Guerrilla Theater… Can You See It? by Christopher Mack
Guerrilla Theater… Can You See It?
Scripture: Matthew 21:12-22
The Prophet Ezekiel was one of the more unsettling and bizarre prophets whose ministry was preserved in scripture. He witnessed firsthand Judah under violent attack and was taken captive to the foreign land of Babylon. This was an extremely traumatic experience. As a prophet, his unusual experiences were accompanied with an unusual style.
Many of the prophetic messages delivered by Ezekiel were communicated through demonstrations or street performance. Ezekiel did such public prophetic acts like lying down bound and naked; digging holes in the walls of houses; shaving his head and then burning the hair; marking out the route for the invading Babylon army; and cooking a meal over excrement. These were not your grandmother’s sermon illustrations.

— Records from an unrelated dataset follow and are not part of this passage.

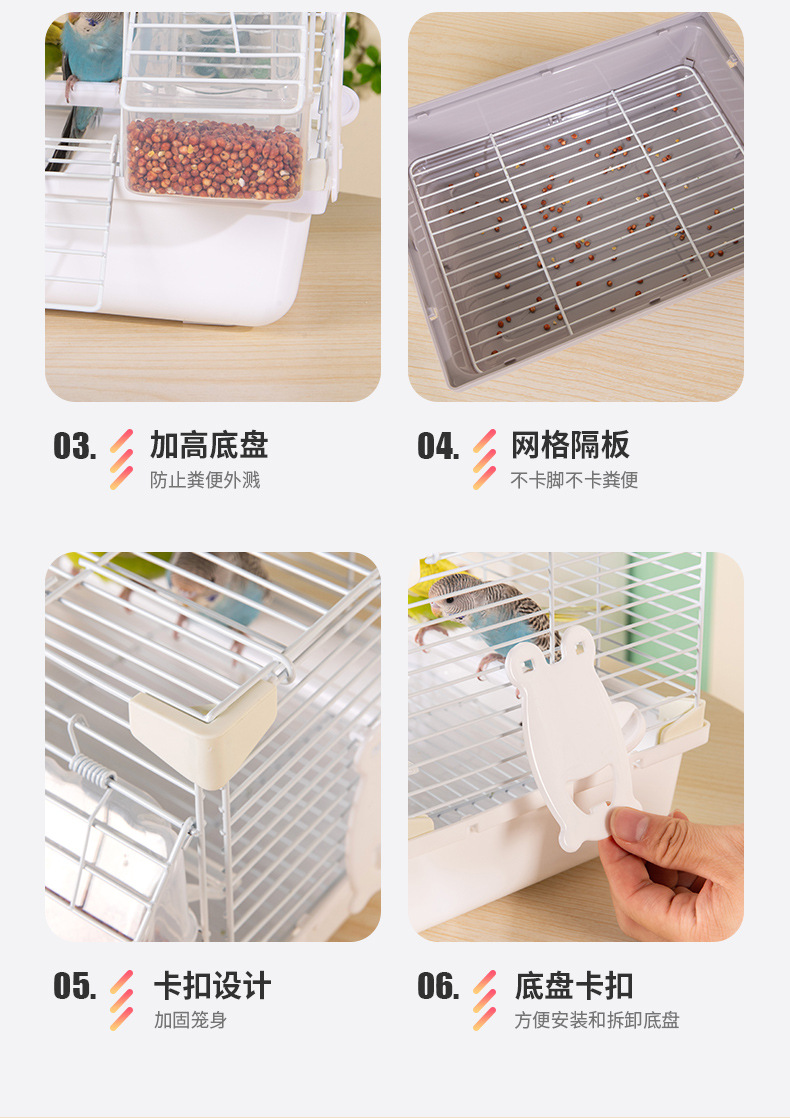 03. 加高底盘
防止粪便外溅

04. 网格隔板
不卡脚不卡粪便

05. 卡扣设计
加固笼身

06. 底盘卡扣
方便安装和拆卸底盘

The actions of Jesus, as he approaches the Temple in Jerusalem, are loaded with a similar prophetic punch. His actions point to God’s Reign in profound, powerful, and perplexing ways. Jesus is drawing closer to his arrest, unjust conviction, brutal execution, and triumphant resurrection. Jesus was about to undergo the most traumatic experience of history. He would be betrayed, deserted, and condemned for the redemption of the world.

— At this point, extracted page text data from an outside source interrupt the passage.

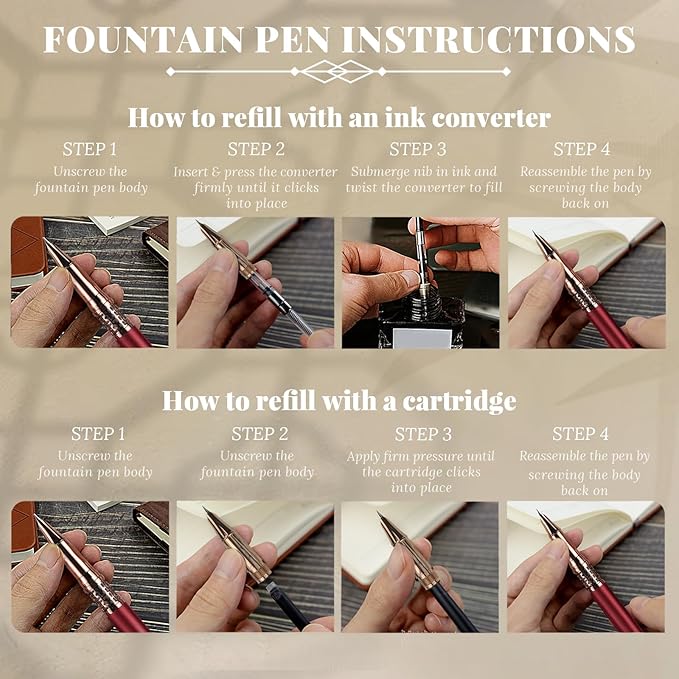 FOUNTAIN PEN INSTRUCTIONS

How to refill with an ink converter

STEP 1
Unscrew the fountain pen body

STEP 2
Insert & press the converter firmly until it clicks into place

STEP 3
Submerge nib in ink and twist the converter to fill

STEP 4
Reassemble the pen by screwing the body back on

How to refill with a cartridge

STEP 1
Unscrew the fountain pen body

STEP 2
Unscrew the fountain pen body

STEP 3
Apply firm pressure until the cartridge clicks into place

STEP 4
Reassemble the pen by screwing the body back on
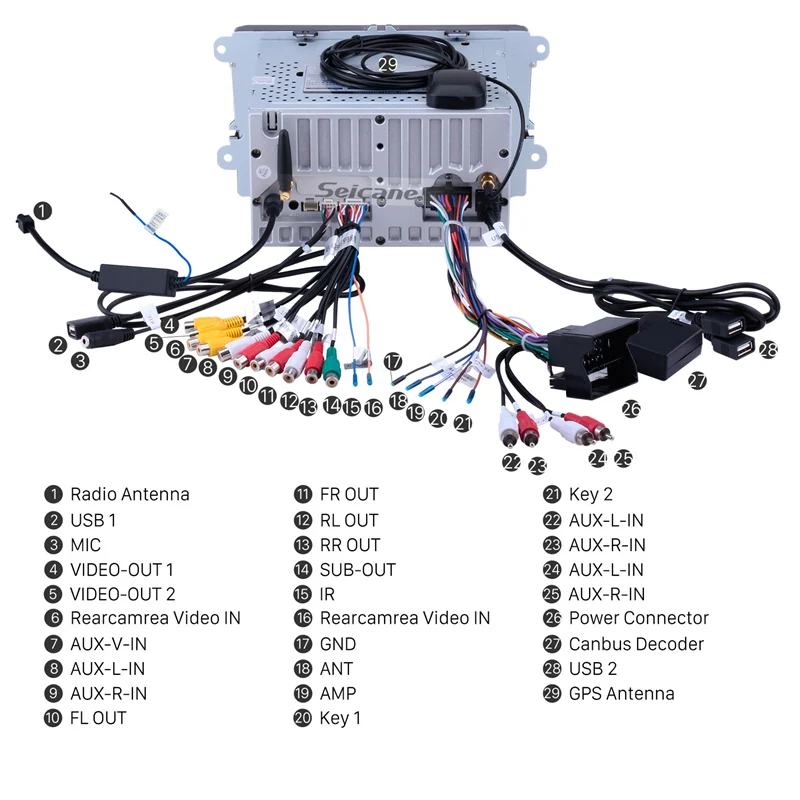 29
Seicane
1
2
3
4
5
6
7
8
9
10
11
12
13
14
15
16
17
18
19
20
21
22
23
24
25
26
27
28

1 Radio Antenna
2 USB 1
3 MIC
4 VIDEO-OUT 1
5 VIDEO-OUT 2
6 Rearcamrea Video IN
7 AUX-V-IN
8 AUX-L-IN
9 AUX-R-IN
10 FL OUT

11 FR OUT
12 RL OUT
13 RR OUT
14 SUB-OUT
15 IR
16 Rearcamrea Video IN
17 GND
18 ANT
19 AMP
20 Key 1

21 Key 2
22 AUX-L-IN
23 AUX-R-IN
24 AUX-L-IN
25 AUX-R-IN
26 Power Connector
27 Canbus Decoder
28 USB 2
29 GPS Antenna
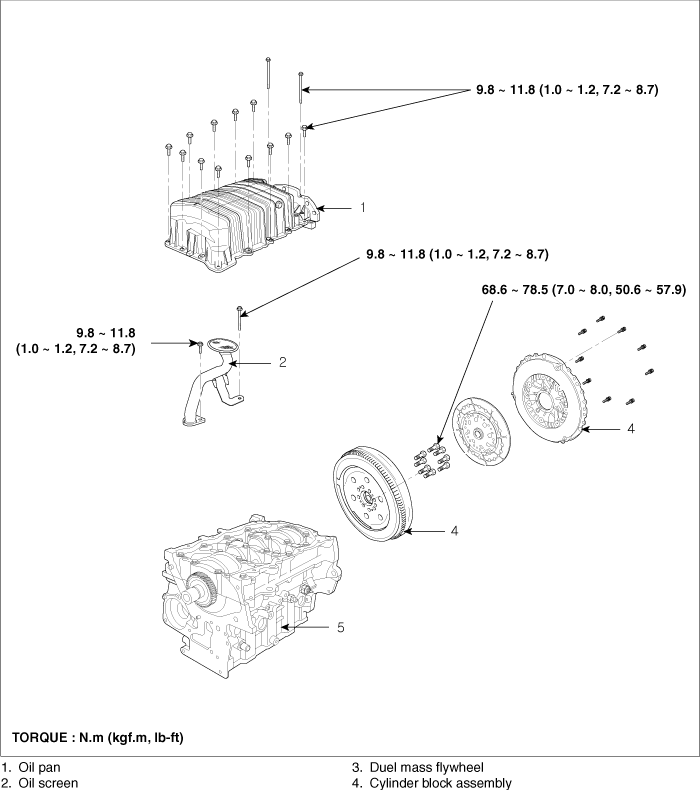 9.8 ~ 11.8 (1.0 ~ 1.2, 7.2 ~ 8.7)

1

9.8 ~ 11.8 (1.0 ~ 1.2, 7.2 ~ 8.7)

68.6 ~ 78.5 (7.0 ~ 8.0, 50.6 ~ 57.9)

9.8 ~ 11.8
(1.0 ~ 1.2, 7.2 ~ 8.7)

2

4

4

5

TORQUE : N.m (kgf.m, lb-ft)

1. Oil pan
2. Oil screen
3. Duel mass flywheel
4. Cylinder block assembly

Ben Witherington III sees Jesus in this passage, “as a prophetic sage… performing an enacted parable or prophetic sign act.” Jesus is engaging in a form of guerrilla theater, a spontaneous performance out in public with the intent of expressing and igniting significant sociopolitical change. Jesus’ literal actions and the symbolism those actions point to are important to notice. Otherwise, like Jesus’ disciples, we may wonder at the miracle of how Jesus was able to make a fig tree wither so quickly, without catching the warning of the coming judgment on a fruitless people.
Jesus’ curses a fig tree and it withers on the spot. Jesus welcomes the blind and the lame and heals them in the Temple court. Jesus drives out of the money changers from the Temple. Three dramatic signs.

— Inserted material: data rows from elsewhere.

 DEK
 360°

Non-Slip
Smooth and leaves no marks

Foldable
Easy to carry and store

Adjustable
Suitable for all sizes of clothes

Many readers become caught up in the aggressive actions of Jesus driving out the moneychangers, the impressive healing of the blind and lamed, or of the way the fig tree withered at Jesus’ word. It is important to remember, Jesus, from the House of David, is exercising authority in God’s House. His dramatic actions speak judgement over the ways his beloved faith was increasingly missing the point.
Jesus’ guerrilla theater with the moneychangers points to the need for followers of God to focus on becoming a House of Prayer for all nations. Jesus’ healing subverts the biblical restrictions and prohibitions on the lame fully participating in Temple worship by making them whole and welcoming them. Jesus’ withering of the fig tree shows a fruitless spirituality mired in drilling down on minor issues and neglecting the greatest commandments of loving God and others will not endure for long. We are invited to see Jesus in action and to have eyes to see the deeper challenge his actions bring to the status quo. He is defying the religious leadership of his day and popular religious sentiment.
How might our eyesight be opened to see Jesus’ subversive actions in light of our 21st century faith?
Where are we channeling energy and resources into agendas that ultimately miss the point?
Who are the people we ostracize and how might Jesus be inviting us to seek their wholeness and welcome through God’s transformative reconciliation?
What is increasingly becoming more fruitless in our 21st century faith?